Other Government Release

Department of Science and Technology

DOST leads charge for natural language research roadmap



As the Philippines commemorates Buwan ng Wika, the Department of Science and Technology (DOST) is leading the way in coming up with a research and development roadmap that can help strengthen natural language research in the country.
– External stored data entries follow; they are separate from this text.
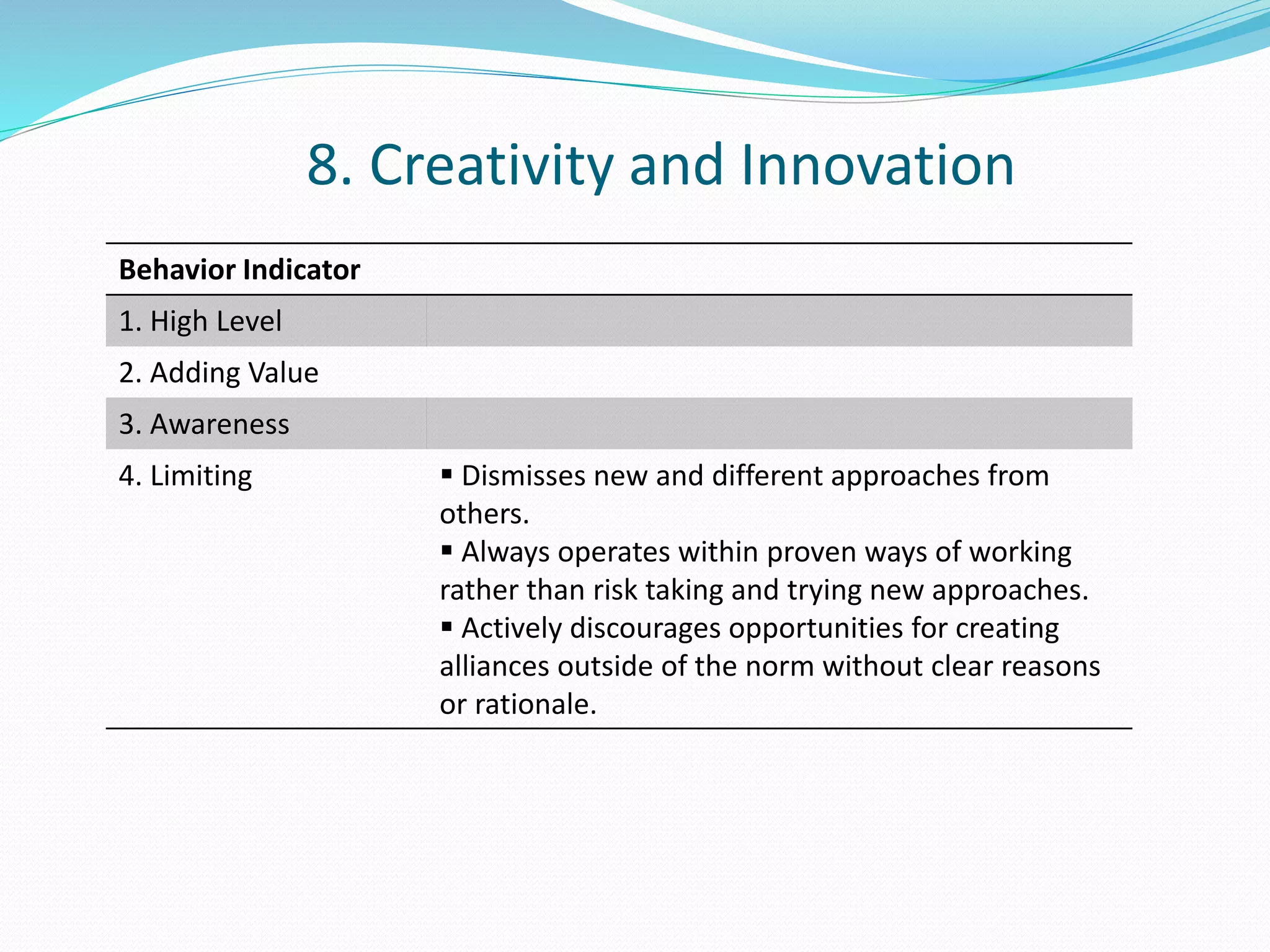 8. Creativity and Innovation

| Behavior Indicator | |
|---|---|
| 1. High Level | |
| 2. Adding Value | |
| 3. Awareness | |
| 4. Limiting | ▪ Dismisses new and different approaches from others. ▪ Always operates within proven ways of working rather than risk taking and trying new approaches. ▪ Actively discourages opportunities for creating alliances outside of the norm without clear reasons or rationale. |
This was highlighted during the multi-sectoral meeting between DOST, Ateneo Social Computing Science Laboratory, Ateneo Center for Computing Competency and Research (ACCCRe), AI Singapore (AISG), and Komisyon sa Wikang Filipino (KWF) to discuss efforts in the Philippines on Natural Language Processing (NLP) and Large Language Model (LLM) in the Philippines.

With the theme “Towards Developing Large Language Models for Filipino Languages,” the gathering was attended by NLP, LLMs, and Artificial Intelligence (AI) experts from academic institutions, government, and industry. The program comprises presentations of current works and discussions of elements towards building culturally appropriate LLMs for the Philippine languages.

“Different Filipino languages provide connections to our cultural heritage and enables us to have a deeper understanding about our identity and historical roots.  We thank our researchers and partners from the academe, government, and industry in making solid efforts in providing solutions and opening opportunities for the Filipino people to utilize science, technology, and innovation in this initiative,” said DOST Secretary Renato U. Solidum, Jr.

The S&T initiatives funded by DOST for the development of LLMs for Philippine languages were presented.  One of the main DOST projects to preserve different languages of the Philippines is Project Marayum.  This project is a collaboratively built, desktop- and mobile phone-based, online dictionary platform for Philippine languages. Its goal is to empower native language speakers to create and curate an online dictionary of their language without needing to have technical expertise in website design, implementation, and maintenance.

A project funded to answer the need to a Filipino company is FilWordNet.  Funded through the DOST- Collaborative Research and Development to Leverage Philippine Economy (CRADLE) Program, FilWordNet is a Philippine language resource built by DLSU-CCS researchers in collaboration with Senti Techlabs. The project tracks how word senses change in the digital realm through natural language processing and network science.

The DOST- Philippine Council for Industry, Energy, and Emerging Technology Research and Development (PCIEERD) funded the Interdisciplinary Signal Processing for Pinoys (ISIP) Program, consists of 7 component projects implemented by the University of the Philippines –  Electrical and Electronics Engineering Institute (UP-EEEI) and its subsequent Interdisciplinary Signal Processing for Pinoys (ISIP): Software Applications for Education (SAFE) Program with three (3) component projects implemented by UPD-EEEI and De La Salle University (DLSU).

The ISIP Program developed a Philippine Languages Corpora of text and speech data of ten (10) spoken languages.

From these databases, several language models were created for Automatic Speech Recognition, Filipino Speech Synthesizer, Code Switching Detector, Essay Grader and English Proficiency training program applications.

The ISIP: SAFE Program developed an automated reading tutor for elementary students in Filipino, closed captioning systems for Philippine languages, and a Filipino language writing tool.

Additionally, the other projects include Project iWag, a mobile web bidirectional neural machine translation system for Filipino and Cebuano by the University of Immaculate Concepcion, and the Multi-Lingual Chatbot for Health Monitoring, which is a healthcare chatbot that is capable of interpreting audio input and conversing in Filipino and Bisaya by De La Salle University.

DOST-PCIEERD also funded the MinNa-LProc (Mindanao Natural Language Processing) Research and Development Laboratory and Senti Techlabs, a start-up company focusing on AI technologies.  MinNa-LProc Research and Development Laboratory intends to make use of NLP to aid in the protection of endangered languages in the Mindanao region such as Manobo, Mansaka, and Kalagan.

On the other hand, Senti Techlabs devised a machine-learning based language classifier that demonstrates automatic detection for any document’s language.

“This is an opportunity for us to maximize the use of technologies available to us in preserving and propagating our different languages.  Through this roadmap, we can identify research gaps as well as the possible solutions in terms of technology, human resource, and policy,” said DOST PCIEERD Executive Director Enrico C. Paringit.

The convention was graced by Dr. William Tjhi, Head of Applied Research for Foundation Models of SG-AI. He presented the SEA-LION (Southeast Asian Languages In One Network) project that started in 2023, a family of Southeast Asian LLMs that seeks to construct well-represented language datasets to maximize the vast array of AI applications for both research and industry.  SG-AI offered their assistance and expressed willingness to share their work to facilitate collaboration with the Philippines.

KWF and academic institutions present in the forum expressed support to this collaboration.  KWF stressed the importance of making linguistic resources available to the public and likewise underscored the importance of a national dictionary and grammar guidelines.

Attention was also drawn to the issues, needs, and challenges in large language models which must be considered in the formulation and implementation of the roadmap.